* **SUPPLIED PASSAGE**
The present invention relates to optical logic gates and more particularly all-optical logic gates which are re-configurable (in terms of logic function) and which are also advantageously regenerative. In the context of the present application all-optical means that the logic operation is carried out in the optical domain without the need for conversion to a corresponding electrical quantity.
In the field of optical fibre communication the ability to perform ultra fast logic operations on optical signals without conversion back to an electrical signal is ever more desirable.
For example, broadband packet switched networks require ultra-fast all-optical signal processing in order to perform high-speed routing functions such as synchronization of packets, address recognition, and content resolution in real time. The use of all-optical digital logic gates appears to be indispensable for carrying out such functionality. Logic gates should have high contrast ratio between ‘on’ and ‘off’ states in order to allow their cascadability and to provide low bit-error rates, and they should also have very fast response time in order to allow real-time all-optical processing.
In the literature, a few examples of all-optical logic gates have been presented exploiting non-linear effects in: (i) semiconductor devices, (ii) optical fibre and (iii) waveguide devices. However, in the first case the response time of semiconductors limits the maximum signal bit rate, whilst in the second case the performance obtainable with commercial fibres is insufficient and special high-cost fibres are necessary which are difficult to manufacture and unsuited to commercial use. Finally, logic gates based on waveguide devices are still in their early stages of development and need further investigation from the viewpoint both of technology and of operation before being commercially viable.
The general purpose of the present invention is to remedy the above-mentioned shortcomings by making available all-optical logic gates that are simple to realize, are relatively low in cost and ideally are capable of ultra-fast operation. Another purpose of the invention is to make available simple and economical all-optical logic gates which are re-configurable, that is the logic function they provide can be readily reconfigured. Moreover a further purpose is to provide a gate which is preferably regenerative, that is they regenerate the logic levels which may have been impaired due to dispersion during transmission over an optical fibre.
In accordance with the invention an optical logic gate comprises: first and second optical inputs for receiving respective optical signals and an optical output for outputting an optical signal which represents the result of applying a required logic function, the gate being characterised by optical combining means for combining the optical signals to produce a corresponding combination signal whose power is the combination of the powers of the optical signals and non-linear optical means for receiving the combination signal and emitting the optical output signal the logic function depending on the characteristic of the non-linear optical means wherein the characteristic is selected such that the power of the output signal is correlated to the power of the combination signal by the selected logic function.
Advantageously, the optical combining means performs the summation of the powers of the signals and the characteristic is such that the power of the output signal is correlated to the sum of the powers of the input signals. Preferably, the optical combining means comprises a Polarization Beam Combiner (PBC) and the optical signals are advantageously combined with orthogonal states of polarization to eliminate instability due to phase interference.

* **INFORMATION PROVIDED**
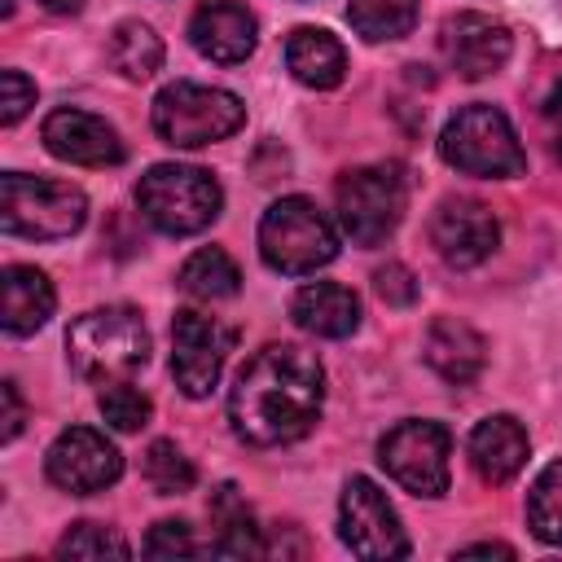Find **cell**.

* **GOALS**
- 1) From the passage on all-optical logic gates, extract the part that opens with the words containing "The present invention relates" and closes with "corresponding electrical quantity.".
- 2) In the passage on all-optical logic gates, what does the optical combining means preferably comprise?
- 3) Continue the passage on all-optical logic gates, starting right after its final sentence.

* **THE RESPONSES**
- 1)
The present invention relates to optical logic gates and more particularly all-optical logic gates which are re-configurable (in terms of logic function) and which are also advantageously regenerative. In the context of the present application all-optical means that the logic operation is carried out in the optical domain without the need for conversion to a corresponding electrical quantity.

- 2) A Polarization Beam Combiner (PBC).

- 3)
In a particularly preferred embodiment the non-linear optical means comprise a non-linear optical loop mirror NOLM. A particular advantage of a NOLM is that since it is based on an optical fibre its response time is extremely fast enabling logic gates to be implemented that can operate at very high bit rates, 160 Gbit/s and higher. In a first arrangement the NOLM is of a type based on Self Phase Modulation (SPM) in which the combination signal is split such as to propagate around the fibre loop in counter directions. Such an arrangement enables AND, OR and XOR logic gates to be realised. Alternatively, the NOLM is of a type based on Cross Phase Modulation (XPM) in which the combination signal constitutes an optical pump and further comprising an optical probe signal as an input signal. Such an arrangement enables NOR and EQUIVALENCE (EQ) logic gates to be realised. Advantageously in the case of the latter arrangement, the gate further comprises an optical pedestal suppressor connected to the output of the XPM NOLM. Conveniently, the optical pedestal suppressor comprises a SPM NOLM.
In a particularly preferred implantation the gate further comprises a polarization controller in the fibre loop of the non-linear optical loop mirror for changing the characteristic of the NOLM to select a required logic function. Such arrangement enables realization of a re-configurable optical logic gate.
To avoid Four Wave Mixing (FWM) in the fibre loop of the NOLM and walk-off impairments, the optical signals advantageously have the same carrier wavelength.
Preferably, a respective adjustable optical attenuator is provided between the optical inputs and the optical combining means to maintain the power levels of the optical signals at desired levels.
Since the characteristic of the NOLM is dependent on the peak power of the combination signal, the gate advantageously further comprises an optical amplifier, preferably an Erbium Doped Fibre Amplifier (EDFA) for amplifying the combination signal before it is input into the NOLM.
In order that the invention can be better understood a logic gate in accordance with the invention will now be described, by way of example only, with reference to the accompanying drawings in which:
Referring to
Essentially, when the input power Pin to the non-linear block is the summation of the powers of two digital signals A and B, the power output Pout from the non-linear block can represent a logic function of A and B.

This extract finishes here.